J’ai croisé Évelyne Dress dans nos vies antérieures. Elle était comédienne, s’apprêtait à réaliser un joyeux long-métrage, Pas d’amour sans amour (1993 – avec une impressionnante flopée d’acteurs) et possédait déjà cette énergie incroyable, cette curiosité sans fin, cette envie de bouger les murs pour agrandir le monde. Je l’ai retrouvée au Salon du Livre de Limoges, en écrivaine* cette fois, telle qu’en elle-même, énergique, drôle, disponible, faisant le bonheur de ses très nombreuses lectrices. Alors je n’ai pu m’empêcher de l’inviter nous présenter l’un des livres les plus importants pour elle. Le voici.
Mademoiselle de la Ferté**, de Pierre Benoit (1886 – 1962) a été mon premier choc littéraire.
Papa m’avait acheté le livre en solde à La Mure, un bourg situé à soixante kilomètres de Grenoble et à trente de Petichet, un hameau où nous passions nos vacances d’été. Notre maison, un corps de ferme, avait abrité mes grands-parents pendant la dernière guerre et pour eux, Petichet était un petit bout de la Terre Promise. Pour moi, aussi.

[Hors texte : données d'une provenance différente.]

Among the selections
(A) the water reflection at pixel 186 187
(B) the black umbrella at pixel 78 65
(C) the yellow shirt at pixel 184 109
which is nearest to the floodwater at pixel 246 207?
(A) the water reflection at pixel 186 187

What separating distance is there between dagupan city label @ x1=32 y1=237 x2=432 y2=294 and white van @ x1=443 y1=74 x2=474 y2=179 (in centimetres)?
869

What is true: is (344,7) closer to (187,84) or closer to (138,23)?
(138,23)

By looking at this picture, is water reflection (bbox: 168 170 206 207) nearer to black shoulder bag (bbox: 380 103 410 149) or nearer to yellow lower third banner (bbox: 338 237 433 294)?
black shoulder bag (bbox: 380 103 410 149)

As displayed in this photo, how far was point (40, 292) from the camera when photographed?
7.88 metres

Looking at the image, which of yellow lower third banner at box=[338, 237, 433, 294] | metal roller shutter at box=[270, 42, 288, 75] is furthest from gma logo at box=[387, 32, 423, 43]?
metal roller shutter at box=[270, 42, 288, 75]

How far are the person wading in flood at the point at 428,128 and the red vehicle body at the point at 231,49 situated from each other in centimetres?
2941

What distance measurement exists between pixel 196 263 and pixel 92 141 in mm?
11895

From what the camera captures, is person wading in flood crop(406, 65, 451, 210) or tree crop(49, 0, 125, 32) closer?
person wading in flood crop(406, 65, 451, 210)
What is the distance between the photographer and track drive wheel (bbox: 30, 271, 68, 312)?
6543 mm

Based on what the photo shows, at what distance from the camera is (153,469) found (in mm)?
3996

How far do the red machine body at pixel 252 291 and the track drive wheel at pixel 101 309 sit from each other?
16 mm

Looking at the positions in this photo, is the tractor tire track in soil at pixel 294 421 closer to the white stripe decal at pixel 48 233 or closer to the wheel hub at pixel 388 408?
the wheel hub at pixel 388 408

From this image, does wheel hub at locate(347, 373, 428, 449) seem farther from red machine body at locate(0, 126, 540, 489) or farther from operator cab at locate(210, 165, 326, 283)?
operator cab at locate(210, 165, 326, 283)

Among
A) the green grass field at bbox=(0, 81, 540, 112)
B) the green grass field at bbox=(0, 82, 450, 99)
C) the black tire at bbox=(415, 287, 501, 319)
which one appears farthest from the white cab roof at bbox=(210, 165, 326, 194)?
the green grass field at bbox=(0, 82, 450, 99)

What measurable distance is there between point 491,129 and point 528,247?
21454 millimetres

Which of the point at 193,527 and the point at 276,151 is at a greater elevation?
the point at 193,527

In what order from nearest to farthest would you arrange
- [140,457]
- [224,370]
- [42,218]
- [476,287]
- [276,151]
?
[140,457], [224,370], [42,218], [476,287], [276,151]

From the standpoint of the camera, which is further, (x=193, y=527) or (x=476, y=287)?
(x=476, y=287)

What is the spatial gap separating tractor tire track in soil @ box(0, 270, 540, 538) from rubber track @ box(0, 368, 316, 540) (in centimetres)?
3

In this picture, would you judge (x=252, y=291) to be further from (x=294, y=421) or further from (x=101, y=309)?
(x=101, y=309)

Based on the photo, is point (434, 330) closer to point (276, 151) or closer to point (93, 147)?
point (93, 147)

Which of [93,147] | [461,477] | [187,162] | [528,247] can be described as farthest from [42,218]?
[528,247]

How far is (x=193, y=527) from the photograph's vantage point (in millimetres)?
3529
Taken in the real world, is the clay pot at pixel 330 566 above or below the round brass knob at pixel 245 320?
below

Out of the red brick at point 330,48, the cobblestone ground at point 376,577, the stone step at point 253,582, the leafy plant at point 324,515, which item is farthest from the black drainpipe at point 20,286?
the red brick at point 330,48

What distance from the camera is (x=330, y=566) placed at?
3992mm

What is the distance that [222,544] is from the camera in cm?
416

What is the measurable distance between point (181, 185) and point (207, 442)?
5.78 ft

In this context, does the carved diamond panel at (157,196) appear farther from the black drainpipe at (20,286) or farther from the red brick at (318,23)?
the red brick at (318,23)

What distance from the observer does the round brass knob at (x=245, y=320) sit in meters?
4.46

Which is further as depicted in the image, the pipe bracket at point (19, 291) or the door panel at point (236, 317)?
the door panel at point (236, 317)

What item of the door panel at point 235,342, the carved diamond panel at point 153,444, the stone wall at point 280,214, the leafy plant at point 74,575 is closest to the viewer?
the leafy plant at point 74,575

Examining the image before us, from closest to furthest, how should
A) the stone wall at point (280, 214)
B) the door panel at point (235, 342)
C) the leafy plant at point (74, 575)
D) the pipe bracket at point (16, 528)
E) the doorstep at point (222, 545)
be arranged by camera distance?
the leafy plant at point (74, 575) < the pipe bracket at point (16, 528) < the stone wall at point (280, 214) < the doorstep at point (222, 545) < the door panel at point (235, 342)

J’avais à peine dix ans et j’étais amoureuse de Jacques, dix-sept ans, fils unique d’un médecin de Grenoble. Comme nous, il passait ses vacances d’été à Petichet. Suivi de Joram, son épagneul roux, chaque matin, il empruntait le chemin qui menait à la ferme voisine de la nôtre. Tapie dans l’ombre d’un tilleul, je le guettais. Sa silhouette, longue, souple, qui ondulait, faisait battre mon cœur. Quel ne fut pas mon trouble, lorsque lisant le roman de Pierre Benoit, je découvris que Mademoiselle de La Ferté avait elle aussi son Jacques ! Jacques de Saint-Selve ! Et qu’elle le suivait de loin lorsqu’il sillonnait la campagne avec Pyrame, son épagneul roux ! Tout y était : le prénom, la campagne, l’épagneul, la mésalliance entre les deux maisons, car je n’étais que la fille d’un tailleur sur mesure ! Impatiente de savoir si à un siècle d’intervalle – Mademoiselle de la Ferté étant née en 1860 – le destin me réserverait le même sort, je dévorai le roman.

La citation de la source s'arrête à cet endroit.